When the TCC isn't locked, it does as it's supposed to do - be a torque-multiplier - but it does that at the expense of generating LOTS of heat.

The hot tranny fluid goes to the Radiator and bleeds heat into the coolant, increasing the thermal load on this side of the cooling interface. The thermal balance on these is a bit tight, to begin with, so you can imaging what happens next...

With the TCC set at stock, it will lock up just after 80km in 4th, cruising with a load. hitting any kind of resistance (wind, hill) means you push on the pedal and it unlocks the TCC and starts making heat... more heat than you would make if you could keep it locked and just add more fuel.

I see......
 
I just towed some 31' and 30' trailers with my 1993.

It isn't a dually.

Trucks going by take both hands on the wheel. Wind coming up is also a challenge. Best speed is 62 MPH for power and MPG as well as handling trailer sway from wind and trucks.

I would recommend skipping the longer, heaver, and harder to park trailer. That extra storage will get used and before you know it you will be out of rear spring on the truck.

Use the extra funds for fuel and see more via travel...
 
You sure it is rated in lbs. not kg.

Was just wondering. There is no way on god's green earth [pardon the pun] a 35 footer ways 6500 lbs.

Is there less gravity in canada :rolleyes5::skep:

But you own it now and love it that's all that matters:agreed::thumbsup:
 
You sure it is rated in lbs. not kg.

Was just wondering. There is no way on god's green earth [pardon the pun] a 35 footer ways 6500 lbs.

Is there less gravity in canada :rolleyes5::skep:

But you own it now and love it that's all that matters:agreed::thumbsup:

Here's the specs right from the brochure once again:

2011 Flagstaff Superlight Classic 831 RLBSS

Dry hitch weight 851 lbs (386 KG)

unloaded vehicle weight 6389 Lbs (2898 KG)

GVWR 8587 lbs (3900 KG)

Cargo capacity 1900 lbs (862 KG)

exterior length 34 ft 8 in

2010 brochure pdf: http://www.forestriverinc.com/nd/ultralight/Flagstaff/brochures/flagstaff2010.pdf

The earth must be greener in Canada I guess......;)
 
Well BJ, you'll get practice tuning your truck to tow. The weight won't be a problem but wind drag may be.

I've towed triple that weight but not in B.C.
 
BJ, congrats on the new camper.

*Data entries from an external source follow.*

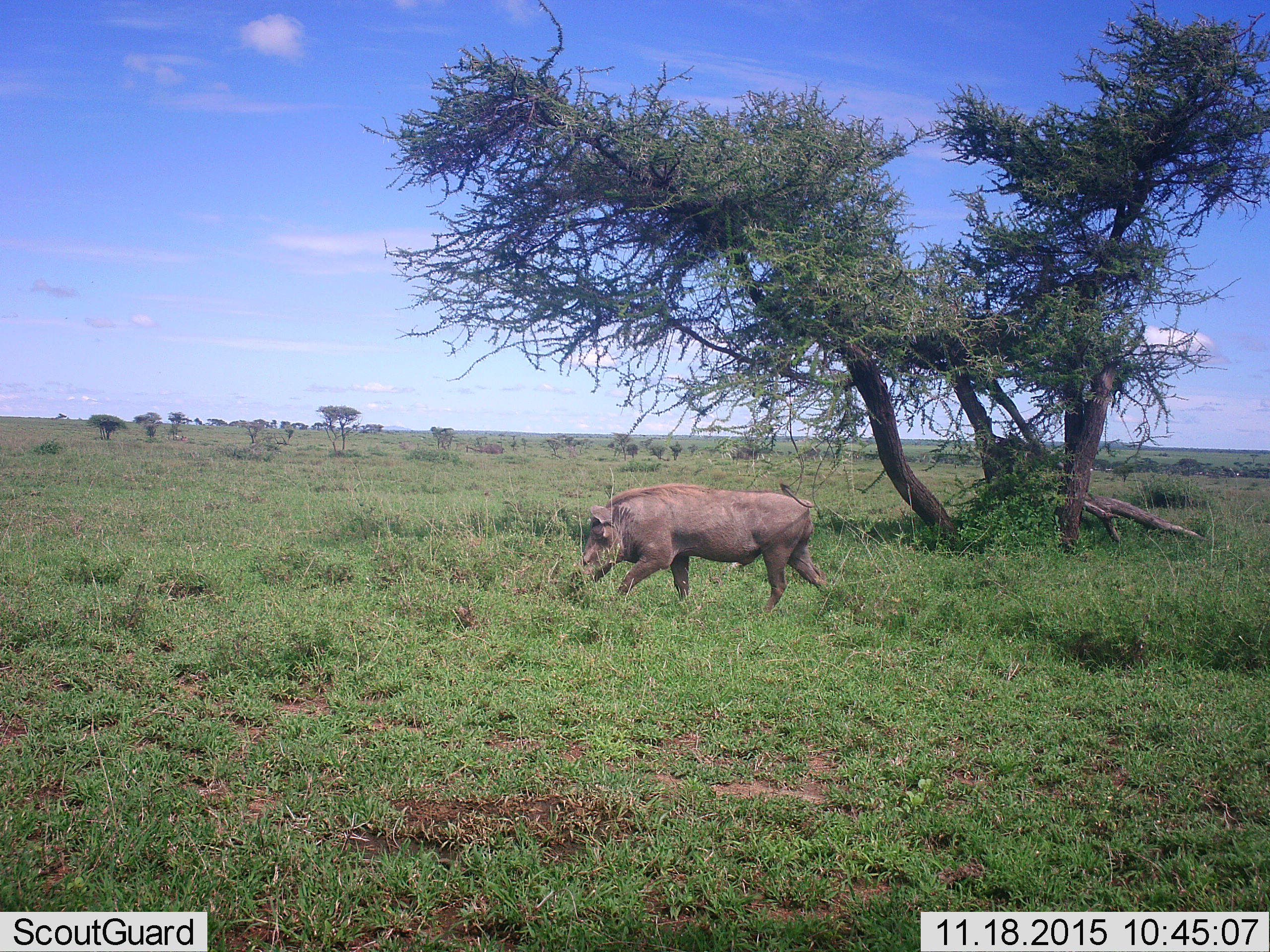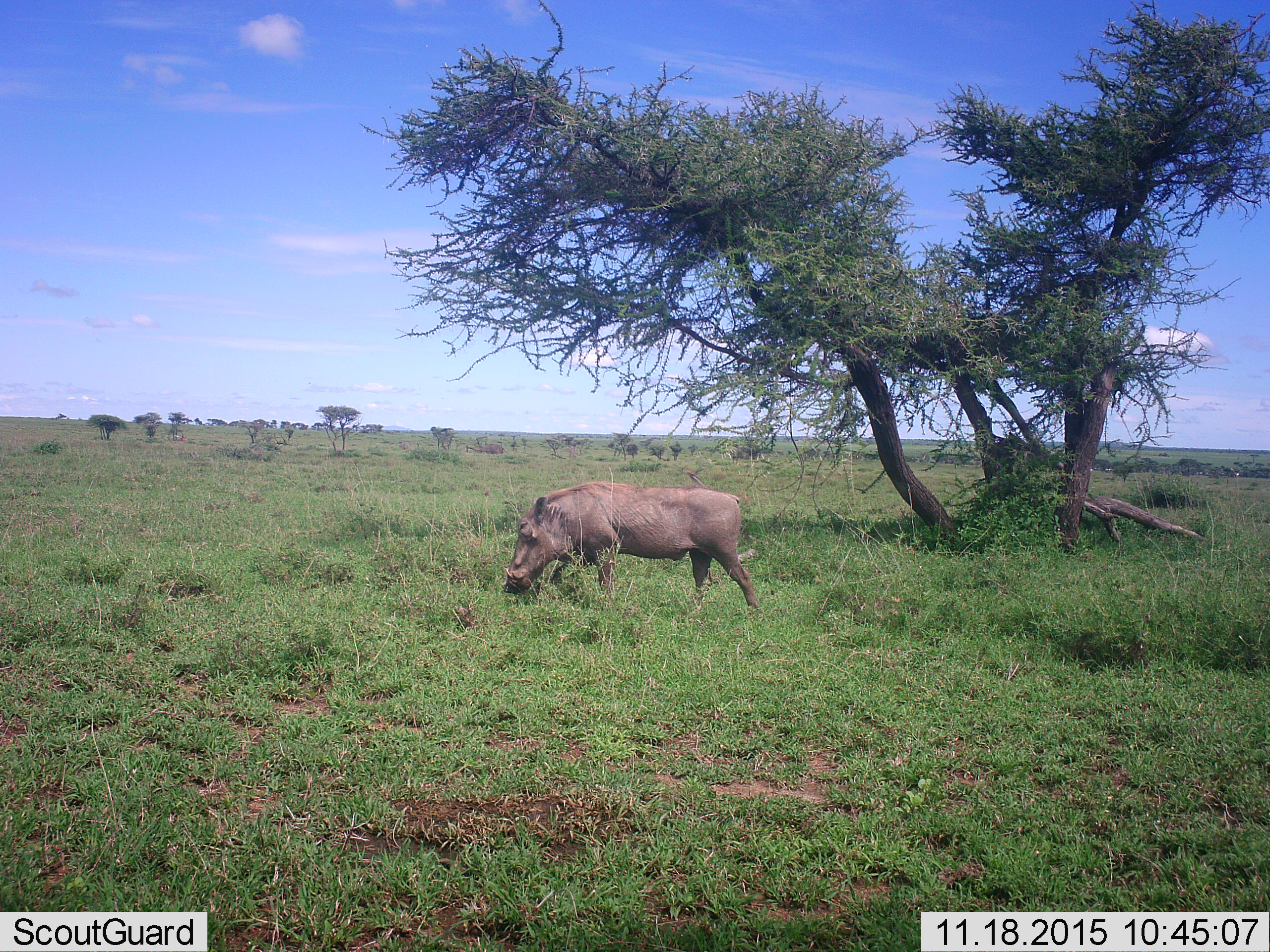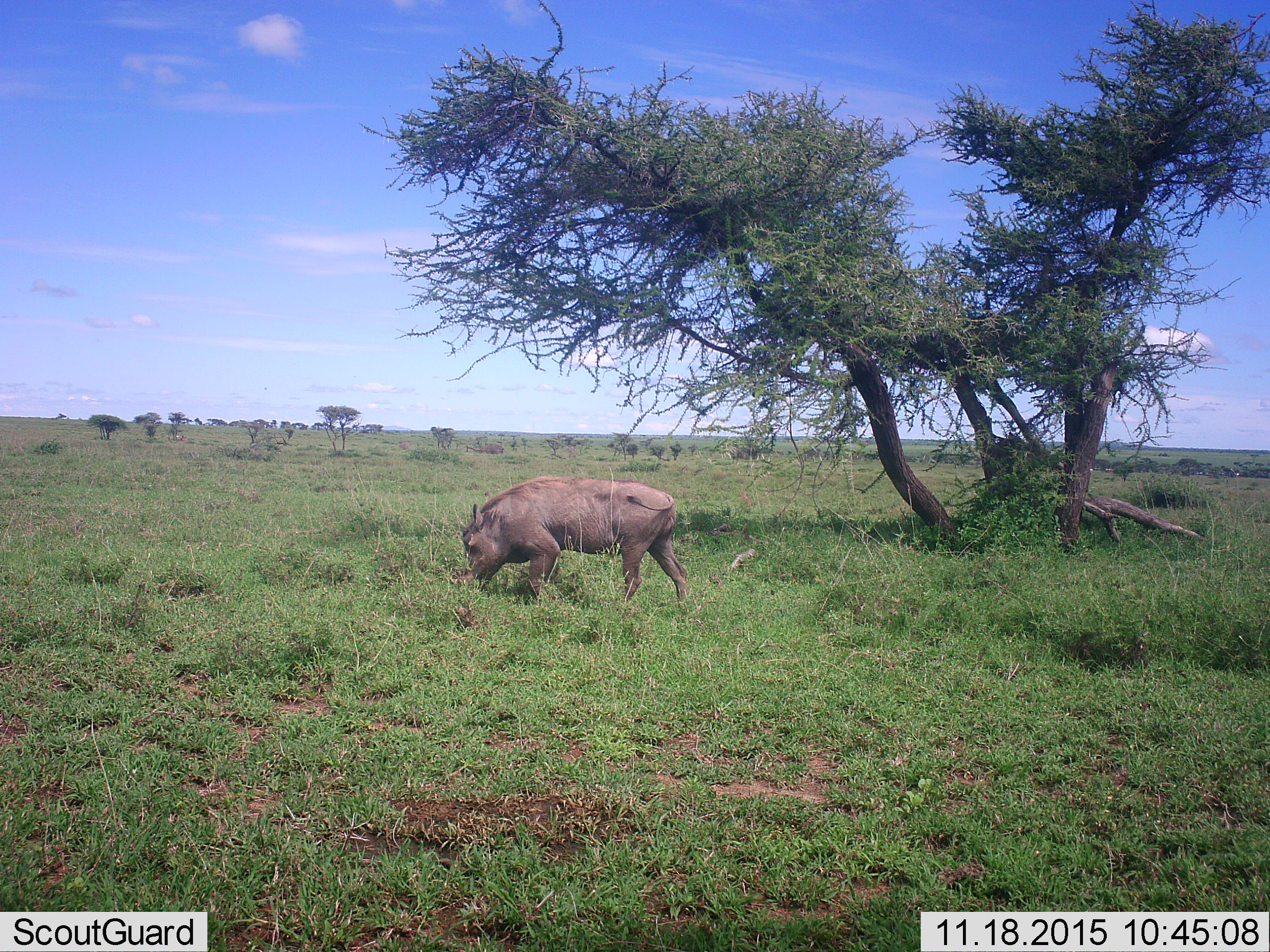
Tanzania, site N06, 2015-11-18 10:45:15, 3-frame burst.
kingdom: Animalia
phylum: Chordata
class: Mammalia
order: Artiodactyla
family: Suidae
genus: Phacochoerus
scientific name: Phacochoerus africanus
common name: warthog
Warthog (Phacochoerus africanus), count 1. Behavior (volunteer vote fractions): standing 0%, resting 0%, moving 88%, interacting 0%. Young present (vote fraction): 0%. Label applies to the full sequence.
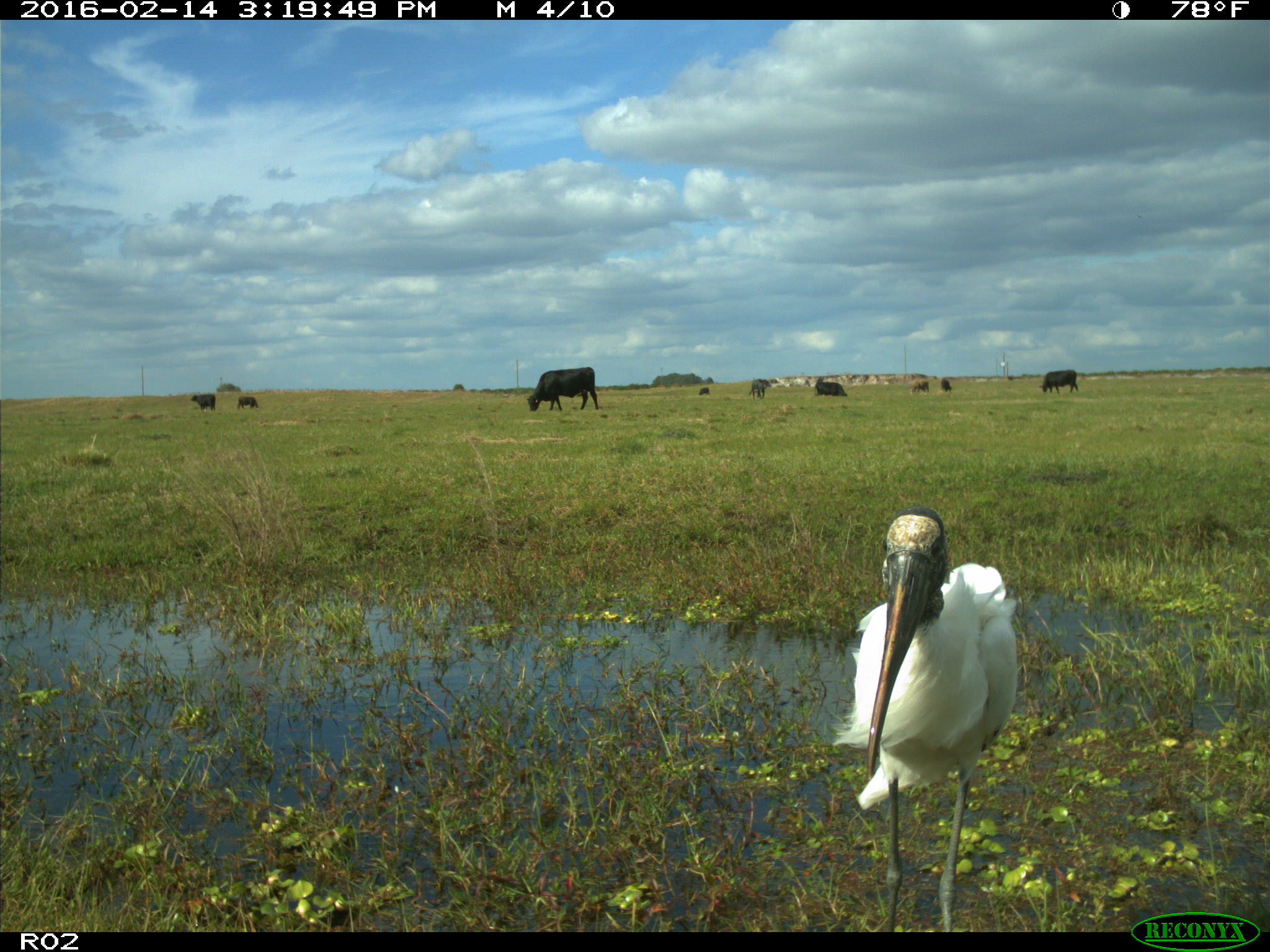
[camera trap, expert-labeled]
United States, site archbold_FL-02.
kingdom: Animalia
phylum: Chordata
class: Mammalia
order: Artiodactyla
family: Bovidae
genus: Bos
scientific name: Bos taurus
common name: domestic cow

My 30' fifth wheel is a 1985 and it's real heavy (10k+) and I have really no issues pulling it around. You should be fine. The only issue will be the side wind. You have an awefull lot of resistance. I hope to be looking at your camping pics next spring.
 
BJ, congrats on the new camper. My 30' fifth wheel is a 1985 and it's real heavy (10k+) and I have really no issues pulling it around. You should be fine. The only issue will be the side wind. You have an awefull lot of resistance. I hope to be looking at your camping pics next spring.

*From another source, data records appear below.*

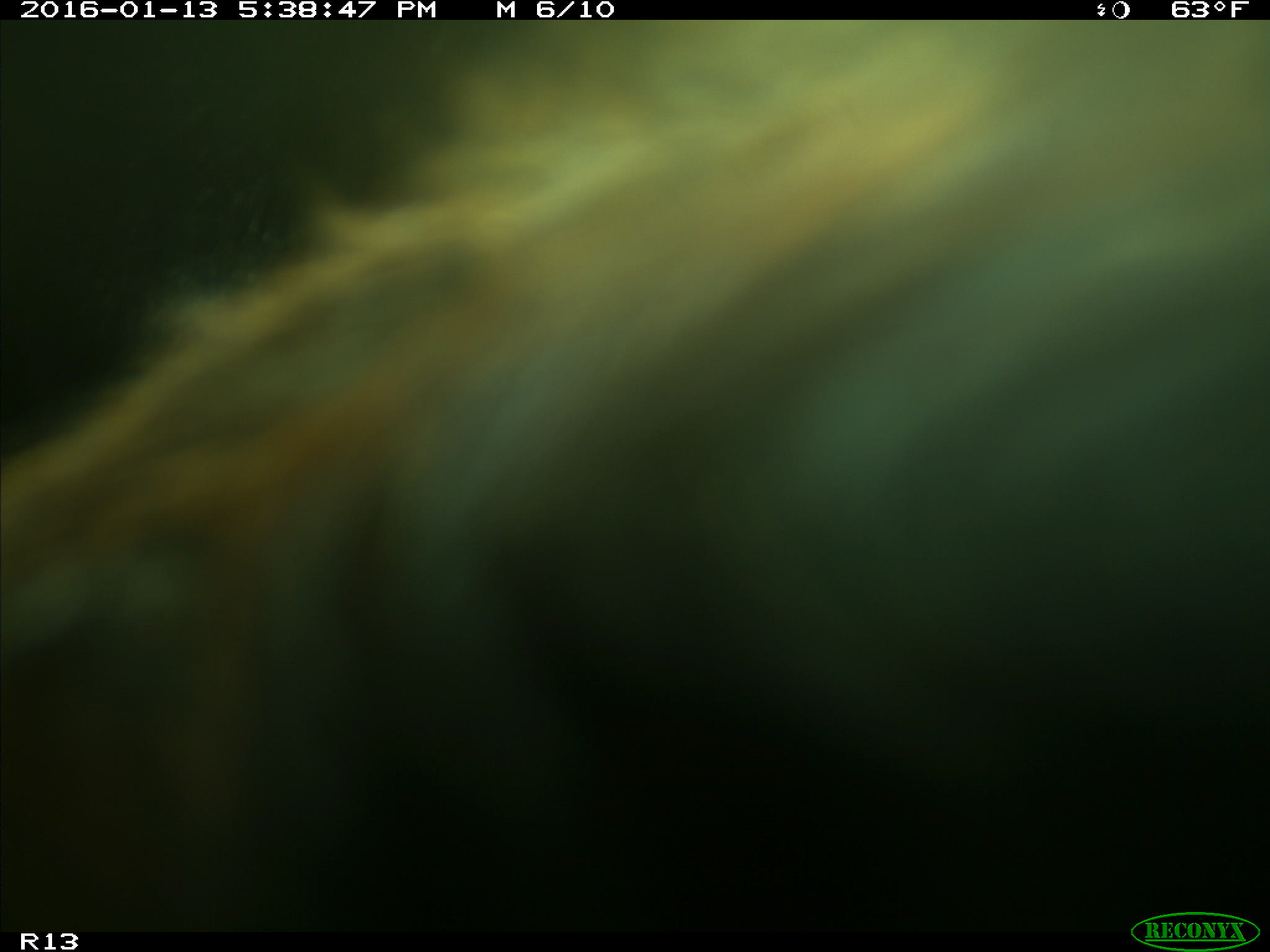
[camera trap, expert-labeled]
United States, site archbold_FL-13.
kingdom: Animalia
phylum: Chordata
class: Mammalia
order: Artiodactyla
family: Bovidae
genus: Bos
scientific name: Bos taurus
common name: domestic cow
Bos taurus (domestic cow).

Maybe, but I've got an active sway control equalizer hitch that may make it a wee bit less stressful.

Linky:

http://www.huskytow.com/PressRelease/Center_Line.pdf

http://www.huskytow.com/FTP/PDF/P01045_HTCH_CenterLinePDF.pdf
 
Well, if you do have issues, you could always get a nice shiny Duramax to pull that trailer. I know ours pulled a 35' or so camper, and there was nothing back there, except for when it was windy, LOL. Those equalizer hitches are the shiznit tho.